— START GIVEN DATA —

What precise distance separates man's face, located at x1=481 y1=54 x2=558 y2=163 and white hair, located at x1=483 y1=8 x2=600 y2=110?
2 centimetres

— END GIVEN DATA —
— START GIVEN DATA —

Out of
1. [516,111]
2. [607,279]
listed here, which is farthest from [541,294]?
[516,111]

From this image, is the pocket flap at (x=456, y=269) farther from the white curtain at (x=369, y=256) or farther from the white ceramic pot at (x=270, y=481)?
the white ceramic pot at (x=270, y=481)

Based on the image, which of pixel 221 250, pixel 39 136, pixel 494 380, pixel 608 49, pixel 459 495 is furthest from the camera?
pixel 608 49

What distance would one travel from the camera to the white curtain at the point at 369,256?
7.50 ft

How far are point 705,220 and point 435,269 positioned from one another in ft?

— END GIVEN DATA —
— START GIVEN DATA —

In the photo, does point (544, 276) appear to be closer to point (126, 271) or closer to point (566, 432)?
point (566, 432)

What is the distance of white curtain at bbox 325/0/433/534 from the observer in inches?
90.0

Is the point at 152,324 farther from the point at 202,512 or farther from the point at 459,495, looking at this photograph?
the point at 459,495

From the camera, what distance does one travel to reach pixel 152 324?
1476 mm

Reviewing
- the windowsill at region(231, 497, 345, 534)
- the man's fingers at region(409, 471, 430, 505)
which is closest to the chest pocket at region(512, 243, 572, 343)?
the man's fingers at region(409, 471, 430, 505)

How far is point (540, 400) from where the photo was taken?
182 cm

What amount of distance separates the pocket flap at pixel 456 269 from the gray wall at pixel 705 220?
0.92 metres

— END GIVEN DATA —

• **EXERCISE BRIEF**: Copy the records verbatim, starting at the line containing "Is the point" and ending at the line containing "0.92 metres", both lines included.

• **SOLVED EXERCISE**:
Is the point at 152,324 farther from the point at 202,512 or farther from the point at 459,495, looking at this photograph?
the point at 459,495

From the camera, what distance does one travel to reach pixel 152 324?
1476 mm

Reviewing
- the windowsill at region(231, 497, 345, 534)
- the man's fingers at region(409, 471, 430, 505)
which is closest to the chest pocket at region(512, 243, 572, 343)?
the man's fingers at region(409, 471, 430, 505)

How far is point (540, 400) from where the photo was taken?
182 cm

What amount of distance separates the pocket flap at pixel 456 269 from the gray wall at pixel 705 220?
0.92 metres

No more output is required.